Impfungen gegen Kinderkrankheiten Mehr Schutz als gedacht

Standard-Impfungen bewahren Kinder auch vor Infektionen, gegen die gar nicht geimpft wurde. Wichtig für den Schutz ist allerdings, dass der Zeitplan für die Immunisierung befolgt wird.

Von Werner Bartens

Für Impfungen gibt es viele gute Gründe - nun kommt ein weiterer hinzu: Werden Kinder gegen häufige Krankheiten wie Masern, Mumps und Röteln geimpft, sind sie nicht nur vor diesen Leiden geschützt, sondern sie müssen auch generell seltener aufgrund von Infektionen ins Krankenhaus. Besonders Atemwegsinfekte sind nicht so häufig, wenn die empfohlenen Impfungen termingerecht im Kleinkindalter stattfinden. Zu diesem Ergebnis kommen dänische Kinderärzte und Epidemiologen im Journal of the American Medical Association (online) vom heutigen Mittwoch.

Das Ärzteteam um Signe Sorup vom Statens Serum Institut in Kopenhagen hatte fast 500 000 Kinder untersucht, die zwischen 1997 und 2006 geboren wurden. Von ihrem elften Lebensmonat an bis zum zweiten Geburtstag wurde erhoben, wie oft die Kinder ins Krankenhaus aufgenommen werden mussten.

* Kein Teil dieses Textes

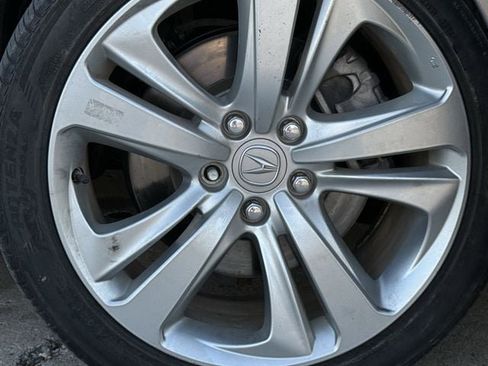 Used 2021 Acura TLX SH-AWD w/ Technology Package image 9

Den Impfempfehlungen zufolge sollten die Kinder im Alter von drei, fünf und zwölf Monaten gegen Diphtherie, Tetanus, Keuchhusten, Kinderlähmung und Haemophilus influenzae geimpft werden, nach 15 Monaten stünde dann die MMR-Impfung gegen Masern, Mumps und Röteln an. Dieses Schema ist in vielen industrialisierten Ländern üblich, wird aber längst nicht überall befolgt. In der aktuellen Studie waren nur knapp 50 Prozent der Kinder entsprechend dem empfohlenen Zeitplan geimpft.

Mehr als 56 000 Krankenhausaufnahmen registrierten die Ärzte unter ihren Probanden. Die Auswertung zeigte, dass Kinder, die nach Plan geimpft worden waren, deutlich seltener ins Krankenhaus mussten als jene, die gar nicht oder in einer späteren Lebensphase geimpft wurden. Sie litten nicht so oft unter Infektionen.

"Impfungen außerhalb des Zeitplans vermeiden"

Erfolgte die Fünffachimpfung aber nach der Vakzination gegen MMR, kam es sogar öfter zu anderen Infektionen. "Gerade die MMR-Impfung wird in vielen wohlhabenden Ländern nicht oder nicht richtig befolgt", sagt Sorup. "Ärzte sollten die Eltern dazu ermutigen, ihre Kinder impfen zu lassen, und Impfungen außerhalb des Zeitplans vermeiden."

Aus ärmeren Ländern ist schon länger bekannt, dass geimpfte Kinder insgesamt seltener krank werden und auch allgemein besser vor Infektionen geschützt sind. Diese unspezifischen Wirkungen sind wohl auch der Grund, warum die geimpften dänischen Kinder robuster gegen Ansteckung waren, vermuten die Autoren.

In einem begleitenden Kommentar im Jama schreiben die Kinderärzte David Goldblatt und Elizabeth Miller aus London, dass die WHO die unspezifischen Effekte der Impfungen gerade untersucht: "Wenn wir die Kindersterblichkeit damit senken können, müssen wir vielleicht unsere Impfempfehlungen verstärken. Aber zusätzlich zu beeindruckenden Beobachtungsstudien wie diesen brauchen wir noch überzeugende Daten aus randomisiert-kontrollierten Untersuchungen."